• [Aufgabenstellung 1]
Welche Auflösung benötigt Koroll laut dem Forenthread zum TIFF-Import in Freehand?
• [Aufgabenstellung 2]
Schreiben Sie aus dem Forenthread zum TIFF-Import in Freehand alles von „Das muss etwas“ bis hinunter zu „qm Bereich handelt.“ wortgetreu ab.

• [Textauszug]
* * *

# Freehand - Probleme beim Import von Tiffs



## Koroll (10. Februar 2005)

Guten Tag, ich habe folgendes Problem:
in Freehand MX kann ich bestimmte TIFF und JPEG Dateien nicht importieren.
Das muss etwas mit der Dateigröße zutun haben, denn wenn ich die Datei runterrechne funktioniert alles sehr gut. Es handelt sich um akzeptable  Datenmengen (max. 600 MB).
Ich brauche allerdings diese Größenordnung, da es sich um Drucke im 10 qm Bereich handelt.
Der Import von EPS-Dateien funktioniert ohne Probleme, kommt für mich allerdings nicht in Frage, da ich mit Transparenzen arbeiten muß.
Wer kann mir helfen?


----------



## jensen (11. Februar 2005)

_"..akzeptable Datenmengen (max. 600 MB).."_

da muss ich doch etwas schmunzeln..   

Möglich daß FH so große Daten nicht mehr unterstützt? Mit welcher Auflösung wird dann bei solchen Grössen gearbeitet? 

mfg!
jens


----------



## Koroll (11. Februar 2005)

Ich benötige eine Auflösung von 100 dpi / qm in 4C. Eine niedrigere Auflösung ist nicht möglich, da der Betrachtungsabstand bei ca. einem Meter liegt.


----------

* * *

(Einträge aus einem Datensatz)
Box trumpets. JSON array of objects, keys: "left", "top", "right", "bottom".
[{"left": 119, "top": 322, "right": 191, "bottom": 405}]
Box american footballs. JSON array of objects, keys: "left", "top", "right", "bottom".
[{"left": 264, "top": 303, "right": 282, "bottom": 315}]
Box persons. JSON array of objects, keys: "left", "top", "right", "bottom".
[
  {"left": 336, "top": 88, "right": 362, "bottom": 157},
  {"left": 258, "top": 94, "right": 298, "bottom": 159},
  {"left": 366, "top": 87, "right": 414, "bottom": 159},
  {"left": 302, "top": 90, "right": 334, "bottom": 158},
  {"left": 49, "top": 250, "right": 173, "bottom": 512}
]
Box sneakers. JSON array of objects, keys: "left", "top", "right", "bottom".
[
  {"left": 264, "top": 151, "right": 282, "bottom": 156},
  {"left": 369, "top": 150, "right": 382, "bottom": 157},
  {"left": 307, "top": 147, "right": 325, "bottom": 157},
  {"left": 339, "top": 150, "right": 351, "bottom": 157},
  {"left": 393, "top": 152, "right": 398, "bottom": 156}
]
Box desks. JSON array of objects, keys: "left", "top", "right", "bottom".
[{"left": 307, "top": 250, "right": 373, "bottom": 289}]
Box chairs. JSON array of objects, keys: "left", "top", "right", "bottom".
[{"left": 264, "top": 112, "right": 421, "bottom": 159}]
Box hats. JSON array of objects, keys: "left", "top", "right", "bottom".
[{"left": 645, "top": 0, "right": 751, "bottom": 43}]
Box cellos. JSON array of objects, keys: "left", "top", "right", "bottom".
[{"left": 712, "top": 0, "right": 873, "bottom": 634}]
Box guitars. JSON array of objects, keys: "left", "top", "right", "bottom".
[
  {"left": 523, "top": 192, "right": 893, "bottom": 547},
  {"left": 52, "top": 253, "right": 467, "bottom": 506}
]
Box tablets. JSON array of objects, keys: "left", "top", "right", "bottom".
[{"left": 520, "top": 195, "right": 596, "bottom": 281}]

* * *

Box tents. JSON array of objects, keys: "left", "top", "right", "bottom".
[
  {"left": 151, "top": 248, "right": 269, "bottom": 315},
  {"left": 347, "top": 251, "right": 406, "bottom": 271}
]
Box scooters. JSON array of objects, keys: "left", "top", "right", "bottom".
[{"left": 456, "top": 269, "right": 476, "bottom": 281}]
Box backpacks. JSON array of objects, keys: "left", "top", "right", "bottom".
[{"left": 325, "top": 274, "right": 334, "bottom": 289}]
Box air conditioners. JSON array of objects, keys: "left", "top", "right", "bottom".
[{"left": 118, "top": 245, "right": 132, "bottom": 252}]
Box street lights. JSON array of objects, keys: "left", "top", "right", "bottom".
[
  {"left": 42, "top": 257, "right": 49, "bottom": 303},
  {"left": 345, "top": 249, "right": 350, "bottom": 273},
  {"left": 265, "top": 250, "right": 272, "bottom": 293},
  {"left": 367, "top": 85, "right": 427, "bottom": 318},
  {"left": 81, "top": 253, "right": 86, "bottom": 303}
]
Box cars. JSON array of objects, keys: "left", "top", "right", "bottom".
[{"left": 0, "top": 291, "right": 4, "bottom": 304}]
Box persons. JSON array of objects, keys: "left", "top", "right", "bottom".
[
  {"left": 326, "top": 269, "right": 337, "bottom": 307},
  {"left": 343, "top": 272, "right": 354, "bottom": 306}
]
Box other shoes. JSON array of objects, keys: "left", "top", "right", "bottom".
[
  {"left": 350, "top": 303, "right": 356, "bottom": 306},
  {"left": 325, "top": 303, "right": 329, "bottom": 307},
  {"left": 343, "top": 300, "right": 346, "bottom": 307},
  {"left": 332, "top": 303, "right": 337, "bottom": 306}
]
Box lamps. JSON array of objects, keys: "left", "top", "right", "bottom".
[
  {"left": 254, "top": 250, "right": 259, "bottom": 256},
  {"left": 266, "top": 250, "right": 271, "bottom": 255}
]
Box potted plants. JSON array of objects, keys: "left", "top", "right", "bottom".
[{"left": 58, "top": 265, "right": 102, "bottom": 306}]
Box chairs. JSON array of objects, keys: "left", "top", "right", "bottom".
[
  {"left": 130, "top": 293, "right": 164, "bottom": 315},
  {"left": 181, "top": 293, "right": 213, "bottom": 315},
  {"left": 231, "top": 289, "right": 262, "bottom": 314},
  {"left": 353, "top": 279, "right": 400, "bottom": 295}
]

* * *

• [Antwort 1]
100 dpi / qm in 4C.

• [Antwort 2]
Das muss etwas mit der Dateigröße zutun haben, denn wenn ich die Datei runterrechne funktioniert alles sehr gut. Es handelt sich um akzeptable  Datenmengen (max. 600 MB).
Ich brauche allerdings diese Größenordnung, da es sich um Drucke im 10 qm Bereich handelt.